● Exercise: Give back every line of the material below without any change, but omit the pictures.

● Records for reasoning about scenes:
═══
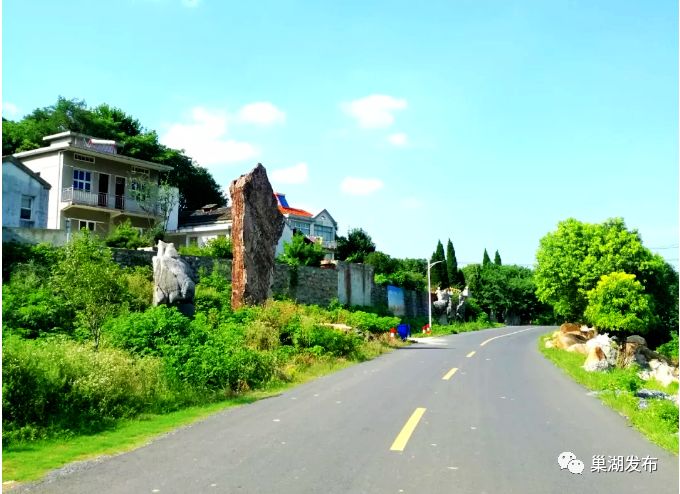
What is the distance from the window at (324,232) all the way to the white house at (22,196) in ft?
109

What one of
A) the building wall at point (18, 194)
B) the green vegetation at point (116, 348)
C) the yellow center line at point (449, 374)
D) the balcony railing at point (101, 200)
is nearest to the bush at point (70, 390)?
the green vegetation at point (116, 348)

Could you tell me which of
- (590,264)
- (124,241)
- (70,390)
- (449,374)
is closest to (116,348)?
(70,390)

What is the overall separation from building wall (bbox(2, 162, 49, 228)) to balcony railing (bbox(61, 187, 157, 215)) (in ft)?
11.3

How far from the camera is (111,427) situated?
8281 mm

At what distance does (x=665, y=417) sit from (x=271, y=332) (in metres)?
10.7

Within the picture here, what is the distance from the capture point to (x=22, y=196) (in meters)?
30.1

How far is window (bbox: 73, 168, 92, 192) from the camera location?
35869 millimetres

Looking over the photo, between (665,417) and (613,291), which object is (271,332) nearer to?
(665,417)

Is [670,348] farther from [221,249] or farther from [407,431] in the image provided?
[407,431]

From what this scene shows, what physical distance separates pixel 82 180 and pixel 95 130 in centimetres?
1232

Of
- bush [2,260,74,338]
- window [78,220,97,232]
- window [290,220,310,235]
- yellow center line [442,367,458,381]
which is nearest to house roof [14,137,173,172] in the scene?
window [78,220,97,232]

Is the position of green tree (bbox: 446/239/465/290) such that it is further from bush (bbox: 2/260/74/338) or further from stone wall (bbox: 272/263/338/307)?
bush (bbox: 2/260/74/338)

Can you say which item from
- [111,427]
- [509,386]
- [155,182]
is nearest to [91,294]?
[111,427]

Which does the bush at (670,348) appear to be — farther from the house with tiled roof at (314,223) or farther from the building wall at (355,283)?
the house with tiled roof at (314,223)
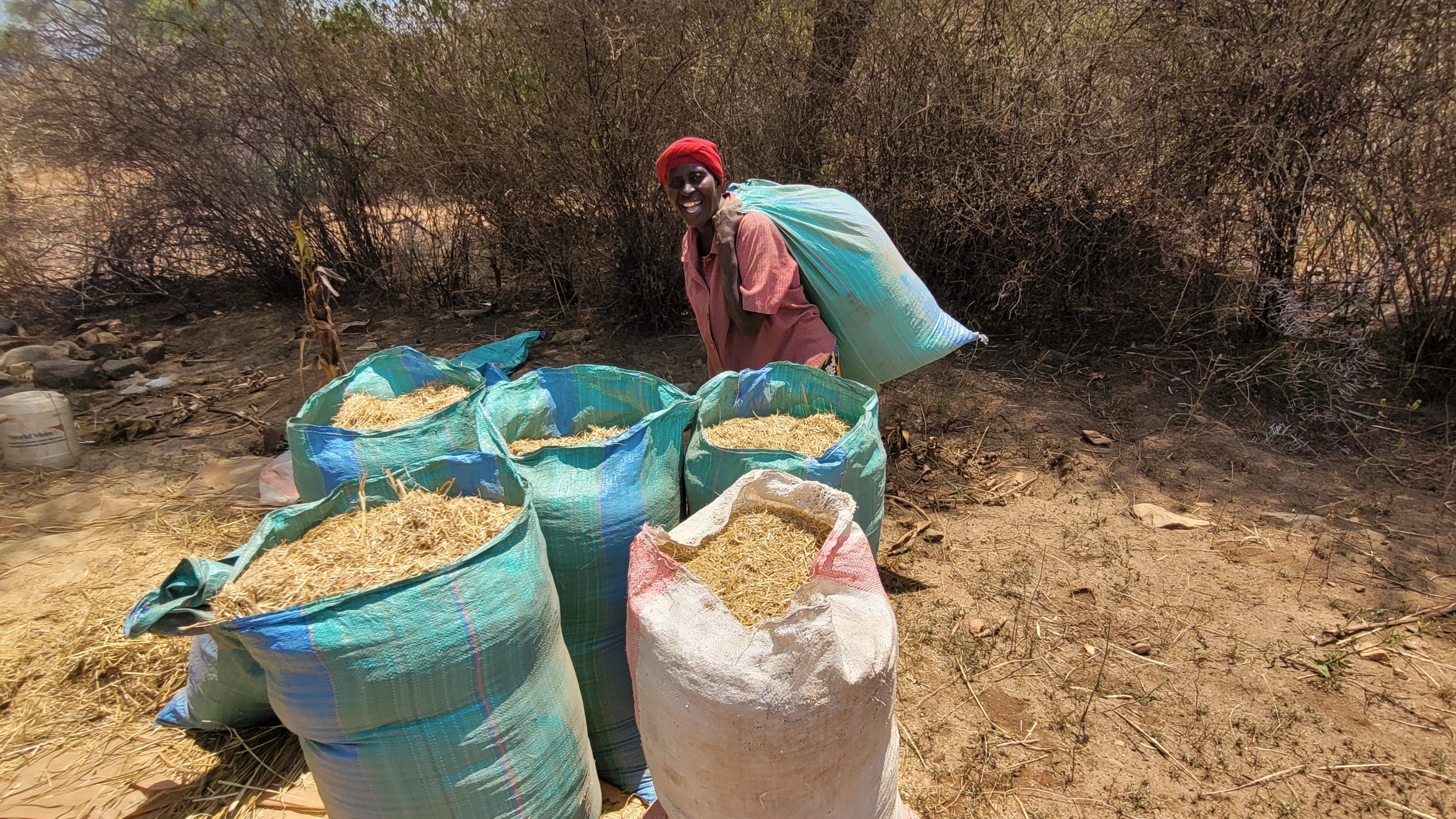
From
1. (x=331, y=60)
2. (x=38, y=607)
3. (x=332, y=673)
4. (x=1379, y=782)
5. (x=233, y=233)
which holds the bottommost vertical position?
(x=1379, y=782)

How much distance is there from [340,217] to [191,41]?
═══
● Problem solution:
What is the distance from the window at (324,232) all the way to the white house at (22,196) in ft?
109

What one of
A) the building wall at point (18, 194)
B) the green vegetation at point (116, 348)
C) the yellow center line at point (449, 374)
D) the balcony railing at point (101, 200)
is nearest to the bush at point (70, 390)?
the green vegetation at point (116, 348)

Could you tell me which of
- (590,264)
- (124,241)
- (70,390)
- (449,374)
is closest to (116,348)?
(70,390)

What is the overall separation from building wall (bbox(2, 162, 49, 228)) to balcony railing (bbox(61, 187, 157, 215)) (in ft)?
11.3

How far from the camera is (111,427) situated?
8281 mm

At what distance does (x=665, y=417) sit from (x=271, y=332) (in metres)?
10.7

Within the picture here, what is the distance from the capture point to (x=22, y=196) (in meters)?
30.1

How far is window (bbox: 73, 168, 92, 192) from the camera location?
35869 millimetres

Looking over the photo, between (665,417) and (613,291), which object is (271,332) nearer to?
(665,417)

Is [670,348] farther from [221,249] or farther from [407,431] in the image provided?
[407,431]

From what this scene shows, what physical distance separates pixel 82 180 and pixel 95 130 in centimetres?
1232

Of
- bush [2,260,74,338]
- window [78,220,97,232]
- window [290,220,310,235]
- yellow center line [442,367,458,381]
which is nearest to house roof [14,137,173,172] in the scene?
window [78,220,97,232]

Is the position of green tree (bbox: 446/239/465/290) such that it is further from bush (bbox: 2/260/74/338) or further from stone wall (bbox: 272/263/338/307)?
bush (bbox: 2/260/74/338)

Can you say which item from
- [111,427]
- [509,386]
- [155,182]
is nearest to [91,294]?
[111,427]

Which does the bush at (670,348) appear to be — farther from the house with tiled roof at (314,223) or farther from the building wall at (355,283)?
the house with tiled roof at (314,223)
From
1. (x=331, y=60)
2. (x=38, y=607)
3. (x=332, y=673)
4. (x=1379, y=782)
5. (x=233, y=233)
which holds the bottommost vertical position?
(x=1379, y=782)

How much distance is there from [340,217] to [191,41]?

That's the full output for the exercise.